··· DOCUMENT EXTRACT
Pomona College alumna wins Nobel Prize in Chemistry

A middle-aged, blonde woman in a blazer smiles at the camera and looks into the distance.
Pomona College alumna Jennifer Doudna PO ’85 has been awarded the Nobel Prize in Chemistry for her research in CRISPR gene editing. (Courtesy: Barbara Ries)

Pomona College alumna Jennifer Doudna PO ’85 was awarded the Nobel Prize in Chemistry 2020 Wednesday for developing a genome editing method with Emmanuelle Charpentier. She is the first Pomona alumna to receive the prize and part of the first women duo to win a Nobel in the sciences.

Doudna graduated from Pomona with a Bachelor of Arts in biochemistry in 1985. She went on to earn her doctorate in biological chemistry and molecular pharmacology from Harvard Medical School in 1989 and is currently a researcher and professor at the University of California, Berkeley, according to the university’s website. 

Emmanuelle Charpentier and Jennifer A. Doudna have discovered one of gene technology’s sharpest tools: the CRISPR/Cas9 genetic scissors. Using these, researchers can change the DNA of animals, plants and microorganisms with extremely high precision,” a press release from the Nobel Prize website says. “This technology has had a revolutionary impact on the life sciences, is contributing to new cancer therapies and may make the dream of curing inherited diseases come true.”
······
→ YOUR ASSIGNMENT:
List every academic institution named in the article on Jennifer Doudna's Nobel Prize.
··· RECORDED INFORMATION
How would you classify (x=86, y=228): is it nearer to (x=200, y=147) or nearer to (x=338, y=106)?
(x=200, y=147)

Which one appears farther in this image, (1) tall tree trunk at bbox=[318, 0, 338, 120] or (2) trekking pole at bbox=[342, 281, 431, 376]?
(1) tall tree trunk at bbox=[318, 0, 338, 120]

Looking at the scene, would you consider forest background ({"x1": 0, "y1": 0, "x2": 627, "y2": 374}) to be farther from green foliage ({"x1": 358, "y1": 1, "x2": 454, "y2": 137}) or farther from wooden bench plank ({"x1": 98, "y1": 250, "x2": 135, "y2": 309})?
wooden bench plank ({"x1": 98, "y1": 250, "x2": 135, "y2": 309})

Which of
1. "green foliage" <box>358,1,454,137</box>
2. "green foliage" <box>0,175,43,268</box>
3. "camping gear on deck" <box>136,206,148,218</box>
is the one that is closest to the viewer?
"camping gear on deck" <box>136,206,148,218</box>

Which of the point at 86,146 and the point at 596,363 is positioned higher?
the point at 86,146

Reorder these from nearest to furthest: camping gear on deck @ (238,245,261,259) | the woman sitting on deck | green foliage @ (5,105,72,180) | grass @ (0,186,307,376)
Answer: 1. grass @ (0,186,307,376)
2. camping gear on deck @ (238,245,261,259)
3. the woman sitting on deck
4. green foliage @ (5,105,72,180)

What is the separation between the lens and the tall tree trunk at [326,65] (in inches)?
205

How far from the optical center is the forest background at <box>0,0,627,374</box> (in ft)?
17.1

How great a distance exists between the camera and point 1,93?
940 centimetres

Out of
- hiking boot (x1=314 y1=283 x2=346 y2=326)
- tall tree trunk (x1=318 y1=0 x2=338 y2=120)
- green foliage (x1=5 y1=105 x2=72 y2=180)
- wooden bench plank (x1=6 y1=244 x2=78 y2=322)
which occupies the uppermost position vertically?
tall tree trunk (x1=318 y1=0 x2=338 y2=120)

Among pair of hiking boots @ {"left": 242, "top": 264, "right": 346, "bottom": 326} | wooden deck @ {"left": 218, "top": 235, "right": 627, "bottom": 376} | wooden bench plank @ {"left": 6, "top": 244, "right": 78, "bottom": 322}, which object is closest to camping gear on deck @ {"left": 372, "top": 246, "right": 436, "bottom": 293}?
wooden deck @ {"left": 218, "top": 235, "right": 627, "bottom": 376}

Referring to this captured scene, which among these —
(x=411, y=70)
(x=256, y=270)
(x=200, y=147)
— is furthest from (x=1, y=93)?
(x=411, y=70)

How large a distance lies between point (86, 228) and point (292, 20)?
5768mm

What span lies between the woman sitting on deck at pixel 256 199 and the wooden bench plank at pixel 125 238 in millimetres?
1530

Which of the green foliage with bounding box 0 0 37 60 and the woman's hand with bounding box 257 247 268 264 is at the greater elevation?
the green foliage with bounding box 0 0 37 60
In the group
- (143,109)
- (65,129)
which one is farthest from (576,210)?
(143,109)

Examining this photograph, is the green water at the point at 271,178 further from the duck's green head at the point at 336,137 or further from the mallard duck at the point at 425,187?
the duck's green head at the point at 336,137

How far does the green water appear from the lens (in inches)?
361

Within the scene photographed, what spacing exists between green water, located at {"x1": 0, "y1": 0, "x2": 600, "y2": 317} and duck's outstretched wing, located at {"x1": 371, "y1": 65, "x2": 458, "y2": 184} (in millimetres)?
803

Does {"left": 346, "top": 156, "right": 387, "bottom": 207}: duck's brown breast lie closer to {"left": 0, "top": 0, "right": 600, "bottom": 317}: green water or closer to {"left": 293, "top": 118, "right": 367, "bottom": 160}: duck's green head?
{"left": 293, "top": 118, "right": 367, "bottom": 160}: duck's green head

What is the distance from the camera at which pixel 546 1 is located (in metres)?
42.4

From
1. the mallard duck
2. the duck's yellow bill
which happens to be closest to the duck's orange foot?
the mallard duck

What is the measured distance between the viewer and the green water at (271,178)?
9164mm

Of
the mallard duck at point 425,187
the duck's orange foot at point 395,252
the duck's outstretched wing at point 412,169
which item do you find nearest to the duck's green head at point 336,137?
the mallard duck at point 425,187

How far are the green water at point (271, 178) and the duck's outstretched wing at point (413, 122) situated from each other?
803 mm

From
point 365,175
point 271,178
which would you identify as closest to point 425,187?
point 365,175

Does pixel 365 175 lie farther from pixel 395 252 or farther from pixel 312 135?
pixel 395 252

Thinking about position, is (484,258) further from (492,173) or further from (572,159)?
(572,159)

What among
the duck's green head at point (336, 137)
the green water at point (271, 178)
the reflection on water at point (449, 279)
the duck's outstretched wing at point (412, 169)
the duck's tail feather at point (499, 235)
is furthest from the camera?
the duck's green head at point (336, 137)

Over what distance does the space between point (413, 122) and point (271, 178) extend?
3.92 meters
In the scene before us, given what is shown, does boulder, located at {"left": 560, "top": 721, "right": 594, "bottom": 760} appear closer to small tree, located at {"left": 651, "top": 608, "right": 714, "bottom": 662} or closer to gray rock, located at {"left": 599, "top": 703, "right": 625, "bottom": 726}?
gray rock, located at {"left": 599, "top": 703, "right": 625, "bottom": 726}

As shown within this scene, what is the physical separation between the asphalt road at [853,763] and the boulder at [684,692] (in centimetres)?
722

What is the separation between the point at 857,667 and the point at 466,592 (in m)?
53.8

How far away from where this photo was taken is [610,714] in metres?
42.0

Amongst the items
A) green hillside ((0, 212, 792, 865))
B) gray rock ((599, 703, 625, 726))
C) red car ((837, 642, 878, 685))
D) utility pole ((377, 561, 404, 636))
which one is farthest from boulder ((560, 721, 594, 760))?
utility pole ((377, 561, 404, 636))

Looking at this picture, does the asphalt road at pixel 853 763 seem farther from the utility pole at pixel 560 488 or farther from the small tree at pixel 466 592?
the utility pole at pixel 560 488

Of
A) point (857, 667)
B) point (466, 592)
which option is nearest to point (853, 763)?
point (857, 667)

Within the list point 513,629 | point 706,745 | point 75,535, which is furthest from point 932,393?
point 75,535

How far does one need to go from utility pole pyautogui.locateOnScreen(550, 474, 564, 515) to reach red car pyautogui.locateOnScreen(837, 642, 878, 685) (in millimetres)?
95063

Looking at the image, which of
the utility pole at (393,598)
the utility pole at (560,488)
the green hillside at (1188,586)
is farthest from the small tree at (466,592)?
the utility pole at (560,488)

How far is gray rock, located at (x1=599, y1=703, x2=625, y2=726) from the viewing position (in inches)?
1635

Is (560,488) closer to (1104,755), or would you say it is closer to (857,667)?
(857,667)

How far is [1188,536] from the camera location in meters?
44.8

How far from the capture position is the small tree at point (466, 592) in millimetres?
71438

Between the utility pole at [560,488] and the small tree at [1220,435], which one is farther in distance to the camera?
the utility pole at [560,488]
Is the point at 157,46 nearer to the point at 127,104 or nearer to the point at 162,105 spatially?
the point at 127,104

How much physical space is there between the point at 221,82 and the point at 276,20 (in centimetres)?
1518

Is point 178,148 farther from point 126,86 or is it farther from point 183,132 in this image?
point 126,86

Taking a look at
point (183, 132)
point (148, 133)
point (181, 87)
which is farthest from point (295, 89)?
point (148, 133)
······
→ TASK OUTPUT:
Pomona College; Harvard Medical School; University of California, Berkeley